2050789 – ArgoCD App Policy Refreshing Infinitely

Bug 2050789 - ArgoCD App Policy Refreshing Infinitely

Summary: ArgoCD App Policy Refreshing Infinitely

Keywords:
Status:	CLOSED NOTABUG
Alias:	None
Product:	OpenShift Container Platform
Classification:	Red Hat
Component:	Telco Edge
Sub Component:
Version:	4.10
Hardware:	Unspecified
OS:	Linux
Priority:	unspecified
Severity:	medium
Target Milestone:	---
Target Release:	4.11.z
Assignee:	Ian Miller
QA Contact:	Joshua Clark
Docs Contact:
URL:
Whiteboard:
Depends On:	2049154
Blocks:
TreeView+	depends on / blocked

Reported:	2022-02-04 16:44 UTC by yliu1
Modified:	2023-02-08 21:11 UTC (History)
CC List:	4 users (show)
Fixed In Version:
Doc Type:	Known Issue
Doc Text:	Cause: The GitOps Application which is synchronizing content from Git to the hub cluster actively managed Policy CRs in any namespace starting with "ztp". If a cluster with a name beginning with this same prefix is deployed then copied policies in the cluster namespace will be removed by the Application.
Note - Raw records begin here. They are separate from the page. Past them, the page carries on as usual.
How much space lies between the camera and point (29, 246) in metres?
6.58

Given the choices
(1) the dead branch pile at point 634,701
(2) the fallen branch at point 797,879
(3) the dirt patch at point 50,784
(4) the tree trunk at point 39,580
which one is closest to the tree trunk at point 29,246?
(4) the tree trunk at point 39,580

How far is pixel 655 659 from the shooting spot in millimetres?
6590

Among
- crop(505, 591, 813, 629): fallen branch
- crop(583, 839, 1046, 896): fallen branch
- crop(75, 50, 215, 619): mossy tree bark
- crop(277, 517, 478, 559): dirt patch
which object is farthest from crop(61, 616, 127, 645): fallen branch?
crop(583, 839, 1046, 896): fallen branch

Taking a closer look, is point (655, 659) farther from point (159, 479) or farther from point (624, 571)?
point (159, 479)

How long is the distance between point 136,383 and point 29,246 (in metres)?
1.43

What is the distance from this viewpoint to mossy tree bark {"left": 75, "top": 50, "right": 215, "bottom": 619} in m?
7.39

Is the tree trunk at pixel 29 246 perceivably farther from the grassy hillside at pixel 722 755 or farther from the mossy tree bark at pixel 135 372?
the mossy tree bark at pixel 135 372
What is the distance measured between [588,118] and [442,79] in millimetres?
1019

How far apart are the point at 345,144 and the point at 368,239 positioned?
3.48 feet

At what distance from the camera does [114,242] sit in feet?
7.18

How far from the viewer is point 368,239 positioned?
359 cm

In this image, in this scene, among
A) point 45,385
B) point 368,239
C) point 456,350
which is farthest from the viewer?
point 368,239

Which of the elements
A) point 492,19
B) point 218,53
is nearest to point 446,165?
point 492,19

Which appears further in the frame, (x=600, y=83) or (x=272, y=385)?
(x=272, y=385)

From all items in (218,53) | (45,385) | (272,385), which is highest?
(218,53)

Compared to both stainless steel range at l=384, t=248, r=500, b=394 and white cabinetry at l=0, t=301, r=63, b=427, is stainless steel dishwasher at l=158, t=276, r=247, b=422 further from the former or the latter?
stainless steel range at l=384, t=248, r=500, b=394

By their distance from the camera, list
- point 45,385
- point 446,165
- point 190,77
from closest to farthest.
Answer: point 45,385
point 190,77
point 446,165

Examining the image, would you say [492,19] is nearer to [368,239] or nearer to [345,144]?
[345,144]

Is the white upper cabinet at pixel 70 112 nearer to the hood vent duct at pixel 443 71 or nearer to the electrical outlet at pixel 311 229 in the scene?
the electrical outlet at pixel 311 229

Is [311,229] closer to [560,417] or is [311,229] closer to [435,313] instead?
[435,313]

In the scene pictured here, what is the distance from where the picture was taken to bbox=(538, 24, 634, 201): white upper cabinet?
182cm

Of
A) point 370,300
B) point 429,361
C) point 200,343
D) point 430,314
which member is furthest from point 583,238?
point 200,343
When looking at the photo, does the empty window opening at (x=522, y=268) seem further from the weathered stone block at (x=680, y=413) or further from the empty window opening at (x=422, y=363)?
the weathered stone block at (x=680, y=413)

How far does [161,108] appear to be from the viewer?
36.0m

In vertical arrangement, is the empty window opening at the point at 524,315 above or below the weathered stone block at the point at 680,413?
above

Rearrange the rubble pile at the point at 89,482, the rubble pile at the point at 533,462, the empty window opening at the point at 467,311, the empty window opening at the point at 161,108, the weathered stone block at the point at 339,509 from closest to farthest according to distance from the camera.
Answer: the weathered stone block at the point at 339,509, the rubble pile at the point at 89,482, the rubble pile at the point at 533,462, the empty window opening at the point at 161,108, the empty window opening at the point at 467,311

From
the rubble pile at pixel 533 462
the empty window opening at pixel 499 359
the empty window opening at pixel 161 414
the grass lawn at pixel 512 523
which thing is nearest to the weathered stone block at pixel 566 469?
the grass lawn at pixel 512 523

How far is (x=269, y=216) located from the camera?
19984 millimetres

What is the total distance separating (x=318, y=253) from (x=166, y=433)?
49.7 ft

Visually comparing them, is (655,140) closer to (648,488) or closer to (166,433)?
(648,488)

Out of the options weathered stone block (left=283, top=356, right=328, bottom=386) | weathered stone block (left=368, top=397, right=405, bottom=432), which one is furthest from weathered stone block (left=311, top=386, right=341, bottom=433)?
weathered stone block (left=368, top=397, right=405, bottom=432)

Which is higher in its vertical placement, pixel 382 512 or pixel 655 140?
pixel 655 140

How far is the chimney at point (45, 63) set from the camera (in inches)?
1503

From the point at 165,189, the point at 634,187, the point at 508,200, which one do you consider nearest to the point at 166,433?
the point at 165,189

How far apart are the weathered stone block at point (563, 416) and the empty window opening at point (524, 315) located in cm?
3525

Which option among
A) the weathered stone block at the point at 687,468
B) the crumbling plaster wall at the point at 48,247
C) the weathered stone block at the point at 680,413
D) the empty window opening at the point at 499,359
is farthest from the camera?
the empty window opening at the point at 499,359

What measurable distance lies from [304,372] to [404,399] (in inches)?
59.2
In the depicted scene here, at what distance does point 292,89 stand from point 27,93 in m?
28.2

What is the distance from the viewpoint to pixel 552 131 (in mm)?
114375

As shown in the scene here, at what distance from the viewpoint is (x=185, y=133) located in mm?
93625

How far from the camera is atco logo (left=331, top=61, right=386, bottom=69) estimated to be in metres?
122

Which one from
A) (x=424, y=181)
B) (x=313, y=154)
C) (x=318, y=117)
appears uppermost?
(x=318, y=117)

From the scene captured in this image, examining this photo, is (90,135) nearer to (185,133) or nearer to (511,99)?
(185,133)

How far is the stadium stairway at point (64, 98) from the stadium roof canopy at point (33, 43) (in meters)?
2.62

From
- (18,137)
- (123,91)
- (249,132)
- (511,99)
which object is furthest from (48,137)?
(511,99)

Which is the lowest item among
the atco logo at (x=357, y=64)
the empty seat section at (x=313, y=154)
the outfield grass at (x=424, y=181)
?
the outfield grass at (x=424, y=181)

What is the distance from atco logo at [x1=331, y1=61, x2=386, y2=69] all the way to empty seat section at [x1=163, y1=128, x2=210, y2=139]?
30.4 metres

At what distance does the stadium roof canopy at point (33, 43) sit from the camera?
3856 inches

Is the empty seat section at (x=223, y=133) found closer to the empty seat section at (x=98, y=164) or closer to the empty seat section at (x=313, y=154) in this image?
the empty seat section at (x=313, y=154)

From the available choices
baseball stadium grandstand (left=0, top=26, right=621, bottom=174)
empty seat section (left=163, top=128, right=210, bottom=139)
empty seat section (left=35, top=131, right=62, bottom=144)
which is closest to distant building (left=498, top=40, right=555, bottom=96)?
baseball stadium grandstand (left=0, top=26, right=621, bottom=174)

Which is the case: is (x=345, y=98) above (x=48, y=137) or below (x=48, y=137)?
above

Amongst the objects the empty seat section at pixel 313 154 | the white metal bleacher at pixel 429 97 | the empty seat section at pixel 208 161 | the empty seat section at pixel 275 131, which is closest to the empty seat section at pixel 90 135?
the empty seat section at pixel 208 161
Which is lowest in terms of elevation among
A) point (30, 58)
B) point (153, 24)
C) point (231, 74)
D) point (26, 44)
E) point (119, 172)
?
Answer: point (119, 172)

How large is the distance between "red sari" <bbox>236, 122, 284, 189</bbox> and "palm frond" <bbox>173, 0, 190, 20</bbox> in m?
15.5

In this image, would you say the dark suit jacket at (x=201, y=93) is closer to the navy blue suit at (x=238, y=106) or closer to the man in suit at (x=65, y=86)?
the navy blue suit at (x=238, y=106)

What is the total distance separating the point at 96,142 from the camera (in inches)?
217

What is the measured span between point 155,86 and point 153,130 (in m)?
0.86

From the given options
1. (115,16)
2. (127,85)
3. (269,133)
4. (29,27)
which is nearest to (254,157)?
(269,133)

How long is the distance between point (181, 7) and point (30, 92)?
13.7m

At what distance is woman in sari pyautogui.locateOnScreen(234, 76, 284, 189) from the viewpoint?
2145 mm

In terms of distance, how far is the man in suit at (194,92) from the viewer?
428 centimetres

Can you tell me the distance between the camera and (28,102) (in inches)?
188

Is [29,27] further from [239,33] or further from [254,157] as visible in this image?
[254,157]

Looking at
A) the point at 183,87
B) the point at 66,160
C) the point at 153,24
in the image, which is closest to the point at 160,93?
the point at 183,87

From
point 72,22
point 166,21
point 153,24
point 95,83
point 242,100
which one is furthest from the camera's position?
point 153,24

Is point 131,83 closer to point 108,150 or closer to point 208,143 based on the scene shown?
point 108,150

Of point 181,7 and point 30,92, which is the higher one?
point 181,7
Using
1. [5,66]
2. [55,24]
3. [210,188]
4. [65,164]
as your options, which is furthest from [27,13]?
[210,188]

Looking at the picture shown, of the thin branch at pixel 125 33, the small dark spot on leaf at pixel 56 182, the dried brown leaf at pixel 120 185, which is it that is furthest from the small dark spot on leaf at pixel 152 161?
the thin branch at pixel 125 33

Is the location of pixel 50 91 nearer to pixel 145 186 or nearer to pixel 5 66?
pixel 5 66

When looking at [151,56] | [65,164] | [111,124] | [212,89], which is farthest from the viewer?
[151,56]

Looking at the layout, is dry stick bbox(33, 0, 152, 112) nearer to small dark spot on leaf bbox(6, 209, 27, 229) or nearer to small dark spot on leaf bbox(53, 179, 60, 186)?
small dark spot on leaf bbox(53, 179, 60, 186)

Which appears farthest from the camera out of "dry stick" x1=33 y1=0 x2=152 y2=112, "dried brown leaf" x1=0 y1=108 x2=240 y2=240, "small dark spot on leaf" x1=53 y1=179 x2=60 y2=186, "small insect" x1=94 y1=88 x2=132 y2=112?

Consequence: Cluster does not get configured with full set of DU configuration CRs and never reaches full compliance. ZTP does not report "done" for the cluster. Workaround (if any): Do not use the prefix "ztp" for any cluster name. Result: Clusters deploy as expected
Clone Of:	2049154
Environment:
Last Closed:	2022-10-17 18:46:31 UTC
Target Upstream Version:
Embargoed:

Attachments	(Terms of Use)

Description yliu1 2022-02-04 16:44:42 UTC

+++ This bug was initially created as a clone of Bug #2049154 +++
This bug is cloned to have a better fix in 4.11 and remove naming restriction in doc. 
-----------------

Description of problem:

When deploying managed clusters via ZTP, the ArgoCD Application Policy get stuck in a refresh loop. This results in the namespace being removed and re-added, preventing the ZTP process from reaching completion.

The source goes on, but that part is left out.